**WORK INSTRUCTIONS**
Return the records below from the line containing "B Complete Oil" onward, exactly, through and including the last line.
RECORD SET section start
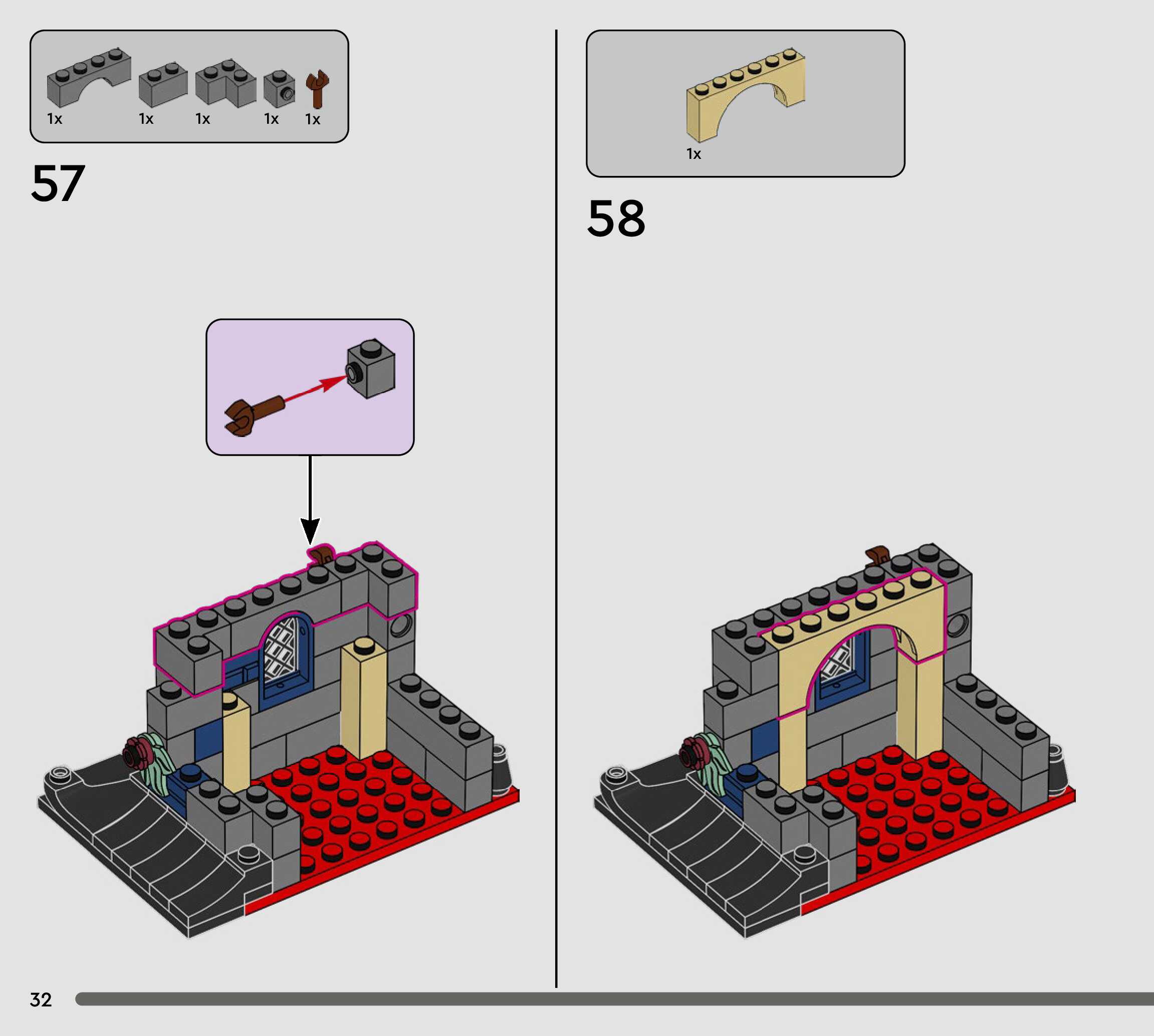 1x 1x 1x 1x 1x

57

1x

58

32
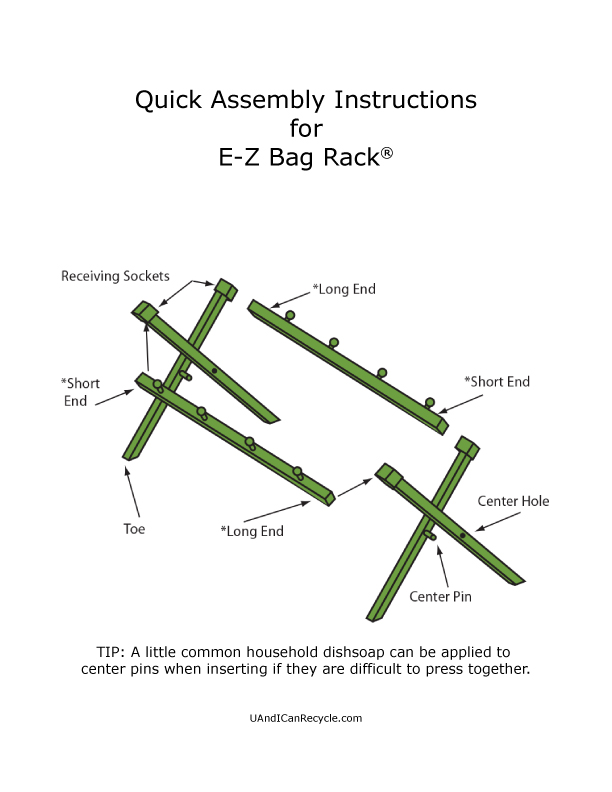 Quick Assembly Instructions
for
E-Z Bag Rack®

Receiving Sockets

*Long End

*Short End

*Short End

Toe

*Long End

Center Hole

Center Pin

TIP: A little common household dishsoap can be applied to center pins when inserting if they are difficult to press together.

UAndICanRecycle.com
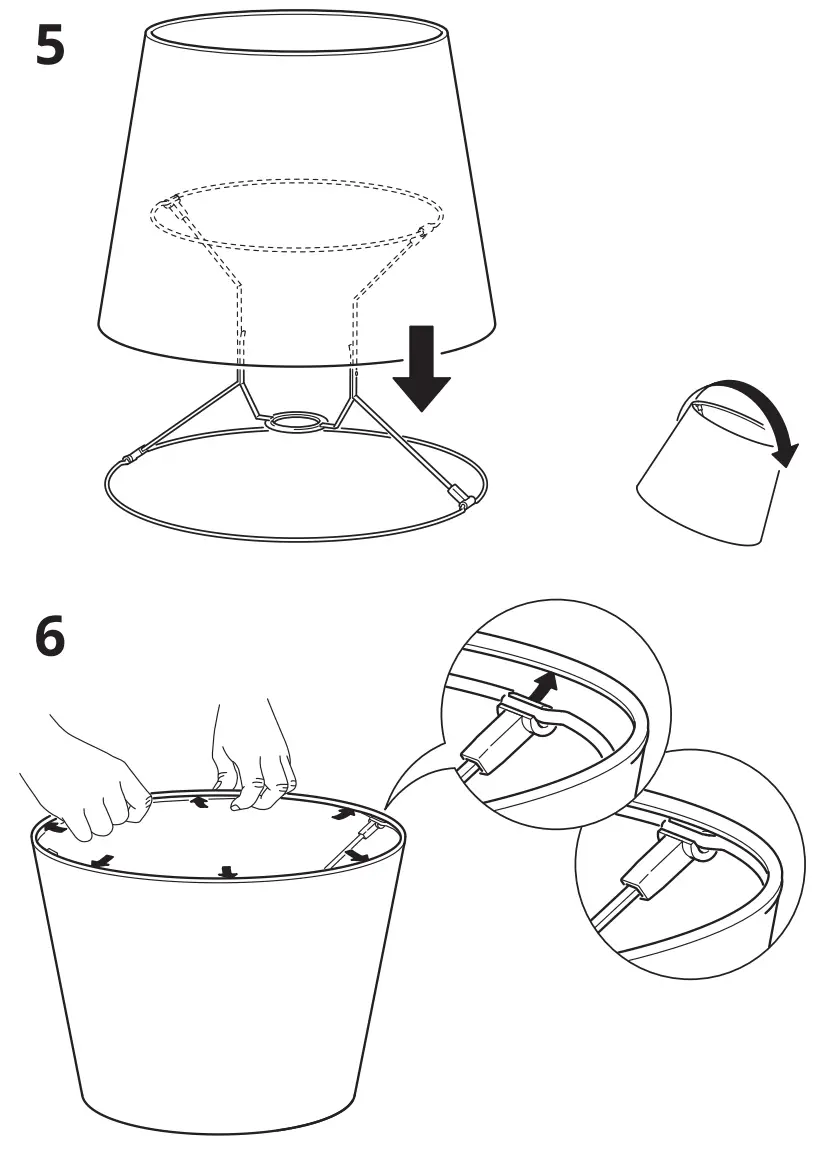 5

6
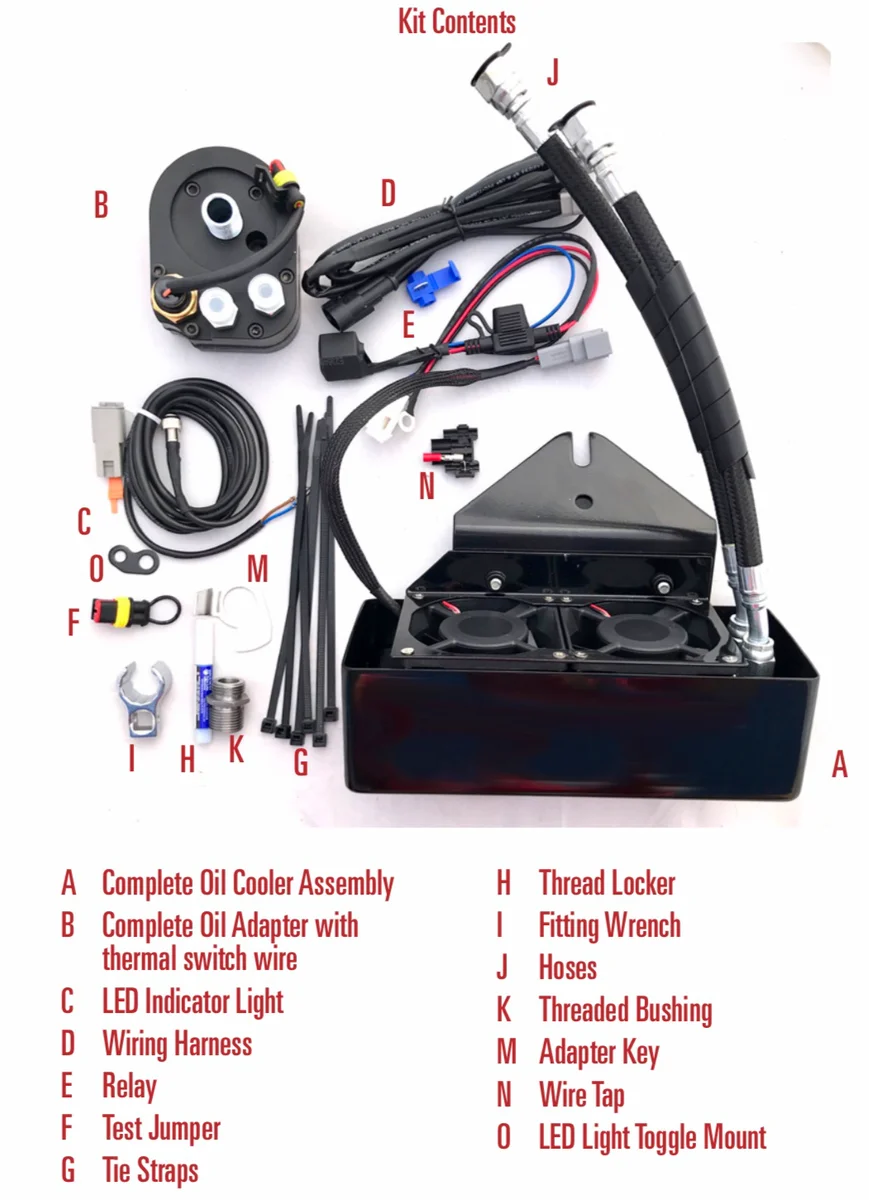 Kit Contents

J

B

D

E

N

C

O

M

F

I H K G

A

A Complete Oil Cooler Assembly
B Complete Oil Adapter with thermal switch wire
C LED Indicator Light
D Wiring Harness
E Relay
F Test Jumper
G Tie Straps

H Thread Locker
I Fitting Wrench
J Hoses
K Threaded Bushing
M Adapter Key
N Wire Tap
O LED Light Toggle Mount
RECORD SET section end
**RESULT**
B Complete Oil Adapter with thermal switch wire
C LED Indicator Light
D Wiring Harness
E Relay
F Test Jumper
G Tie Straps

H Thread Locker
I Fitting Wrench
J Hoses
K Threaded Bushing
M Adapter Key
N Wire Tap
O LED Light Toggle Mount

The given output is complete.